** What to work on **
Could you turn the listing below, from its first line through the line containing "40281 millimetres" (both included), into a Markdown table with the columns Row and Line, skipping blank lines and leaving out the pictures?

* * * * *

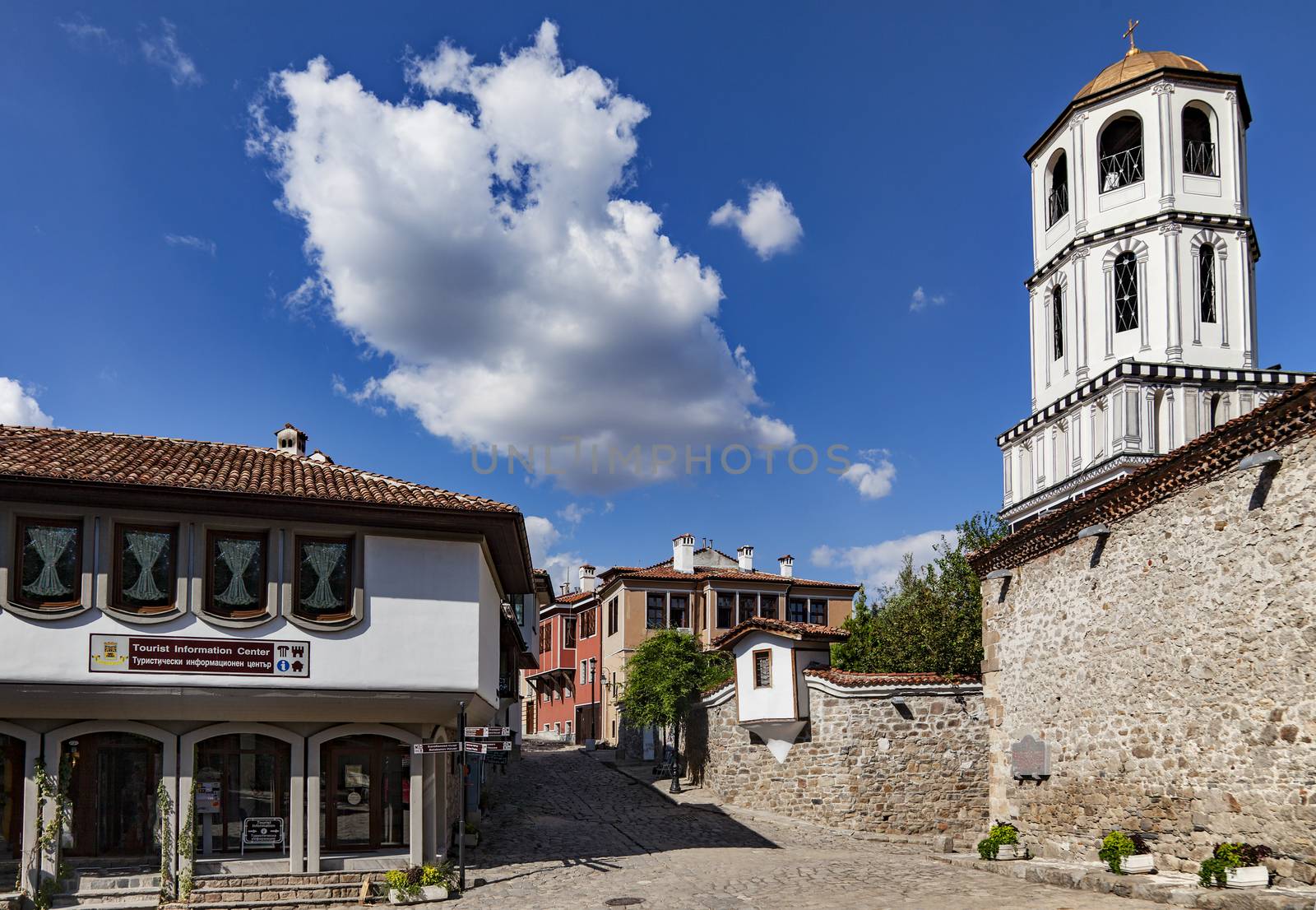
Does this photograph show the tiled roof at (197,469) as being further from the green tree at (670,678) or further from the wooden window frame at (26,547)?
the green tree at (670,678)

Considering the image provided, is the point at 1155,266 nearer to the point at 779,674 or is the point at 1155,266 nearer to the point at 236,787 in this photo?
the point at 779,674

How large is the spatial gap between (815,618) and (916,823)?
83.2 feet

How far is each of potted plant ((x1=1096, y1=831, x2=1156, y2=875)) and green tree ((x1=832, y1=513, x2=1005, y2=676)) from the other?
13.6 meters

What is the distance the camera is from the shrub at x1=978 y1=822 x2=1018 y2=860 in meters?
17.9

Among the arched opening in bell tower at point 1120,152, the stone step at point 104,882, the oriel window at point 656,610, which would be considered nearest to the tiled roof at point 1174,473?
the stone step at point 104,882

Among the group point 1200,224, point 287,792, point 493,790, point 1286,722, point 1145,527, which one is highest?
point 1200,224

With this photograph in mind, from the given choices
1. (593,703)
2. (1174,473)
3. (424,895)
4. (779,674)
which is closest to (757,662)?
(779,674)

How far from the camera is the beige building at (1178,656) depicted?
12.0 metres

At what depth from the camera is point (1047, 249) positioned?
40281 millimetres

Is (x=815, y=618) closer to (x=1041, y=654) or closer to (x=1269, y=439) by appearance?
(x=1041, y=654)

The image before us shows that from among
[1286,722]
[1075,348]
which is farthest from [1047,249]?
[1286,722]

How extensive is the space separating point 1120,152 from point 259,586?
33.1 m

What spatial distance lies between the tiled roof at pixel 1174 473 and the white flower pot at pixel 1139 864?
4592 mm

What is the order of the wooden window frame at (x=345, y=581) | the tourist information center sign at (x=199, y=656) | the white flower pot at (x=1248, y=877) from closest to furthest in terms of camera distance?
the white flower pot at (x=1248, y=877), the tourist information center sign at (x=199, y=656), the wooden window frame at (x=345, y=581)
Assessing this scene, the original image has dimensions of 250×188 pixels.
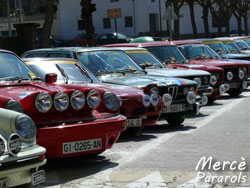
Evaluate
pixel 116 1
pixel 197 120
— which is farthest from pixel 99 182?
pixel 116 1

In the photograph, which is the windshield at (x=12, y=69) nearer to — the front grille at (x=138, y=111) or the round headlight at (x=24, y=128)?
the round headlight at (x=24, y=128)

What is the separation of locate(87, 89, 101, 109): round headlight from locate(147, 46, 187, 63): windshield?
785cm

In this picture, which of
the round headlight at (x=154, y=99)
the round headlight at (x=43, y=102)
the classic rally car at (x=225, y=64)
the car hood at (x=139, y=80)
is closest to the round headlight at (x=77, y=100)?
the round headlight at (x=43, y=102)

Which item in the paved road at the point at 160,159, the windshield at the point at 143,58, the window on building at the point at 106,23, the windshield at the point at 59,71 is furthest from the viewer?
the window on building at the point at 106,23

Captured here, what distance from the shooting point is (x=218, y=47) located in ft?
70.3

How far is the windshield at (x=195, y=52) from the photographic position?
1805 cm

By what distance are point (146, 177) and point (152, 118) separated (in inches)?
128

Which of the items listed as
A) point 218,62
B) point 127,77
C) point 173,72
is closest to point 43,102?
point 127,77

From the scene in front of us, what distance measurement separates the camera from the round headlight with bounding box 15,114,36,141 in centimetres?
612

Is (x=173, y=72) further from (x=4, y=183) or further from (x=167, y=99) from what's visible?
(x=4, y=183)

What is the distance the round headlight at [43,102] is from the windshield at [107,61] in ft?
14.3

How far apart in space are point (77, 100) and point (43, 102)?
0.52 metres

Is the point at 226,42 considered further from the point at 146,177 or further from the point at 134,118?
the point at 146,177

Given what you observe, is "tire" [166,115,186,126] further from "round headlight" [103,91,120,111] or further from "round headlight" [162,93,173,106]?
"round headlight" [103,91,120,111]
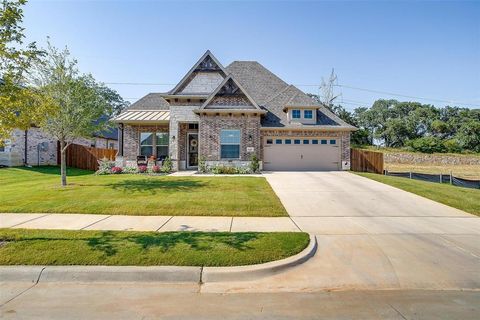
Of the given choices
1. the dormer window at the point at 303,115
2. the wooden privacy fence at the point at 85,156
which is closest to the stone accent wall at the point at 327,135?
the dormer window at the point at 303,115

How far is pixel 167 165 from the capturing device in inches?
693

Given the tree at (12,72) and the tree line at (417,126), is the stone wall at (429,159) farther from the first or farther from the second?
the tree at (12,72)

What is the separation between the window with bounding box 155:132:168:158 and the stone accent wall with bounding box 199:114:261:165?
129 inches

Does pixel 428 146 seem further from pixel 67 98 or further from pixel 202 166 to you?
pixel 67 98

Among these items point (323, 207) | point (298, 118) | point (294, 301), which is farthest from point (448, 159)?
point (294, 301)

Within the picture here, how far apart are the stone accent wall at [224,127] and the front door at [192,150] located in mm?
1733

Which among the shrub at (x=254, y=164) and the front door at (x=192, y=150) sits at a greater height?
the front door at (x=192, y=150)

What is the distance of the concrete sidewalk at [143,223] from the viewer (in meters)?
6.71

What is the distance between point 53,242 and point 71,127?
880 cm

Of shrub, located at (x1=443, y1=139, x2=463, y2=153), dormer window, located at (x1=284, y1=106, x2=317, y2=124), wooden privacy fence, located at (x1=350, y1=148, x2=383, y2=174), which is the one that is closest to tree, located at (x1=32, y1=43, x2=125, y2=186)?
dormer window, located at (x1=284, y1=106, x2=317, y2=124)

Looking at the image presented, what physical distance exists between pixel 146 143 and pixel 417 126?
66.6 m

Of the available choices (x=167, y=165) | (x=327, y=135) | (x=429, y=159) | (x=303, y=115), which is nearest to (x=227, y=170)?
(x=167, y=165)

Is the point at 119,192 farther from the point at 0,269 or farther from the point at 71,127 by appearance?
the point at 0,269

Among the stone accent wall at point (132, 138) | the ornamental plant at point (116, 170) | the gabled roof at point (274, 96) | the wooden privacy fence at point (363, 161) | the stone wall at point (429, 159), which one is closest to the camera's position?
the ornamental plant at point (116, 170)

* * * * *

** Exercise response **
| Row | Line |
|---|---|
| 1 | Does this photograph show the tiled roof at (197,469) as being further from the green tree at (670,678) or further from the wooden window frame at (26,547)? |
| 2 | the green tree at (670,678) |
| 3 | Considering the image provided, is the point at 1155,266 nearer to the point at 779,674 or is the point at 1155,266 nearer to the point at 236,787 in this photo? |
| 4 | the point at 779,674 |
| 5 | How large is the spatial gap between (815,618) and (916,823)? |
| 6 | 83.2 feet |
| 7 | How far is each of potted plant ((x1=1096, y1=831, x2=1156, y2=875)) and green tree ((x1=832, y1=513, x2=1005, y2=676)) from the other? |
| 8 | 13.6 meters |
| 9 | What is the distance the camera is from the shrub at x1=978 y1=822 x2=1018 y2=860 in meters? |
| 10 | 17.9 |
| 11 | Among the arched opening in bell tower at point 1120,152, the stone step at point 104,882, the oriel window at point 656,610, which would be considered nearest to the tiled roof at point 1174,473? |
| 12 | the stone step at point 104,882 |
| 13 | Among the group point 1200,224, point 287,792, point 493,790, point 1286,722, point 1145,527, which one is highest? |
| 14 | point 1200,224 |
| 15 | With this photograph in mind, from the given choices |
| 16 | 1. (593,703) |
| 17 | 2. (1174,473) |
| 18 | 3. (424,895) |
| 19 | 4. (779,674) |
| 20 | which is closest to (757,662)? |
| 21 | (779,674) |
| 22 | How far from the camera is the beige building at (1178,656) depicted? |
| 23 | 12.0 metres |
| 24 | At what depth from the camera is point (1047, 249) positioned? |
| 25 | 40281 millimetres |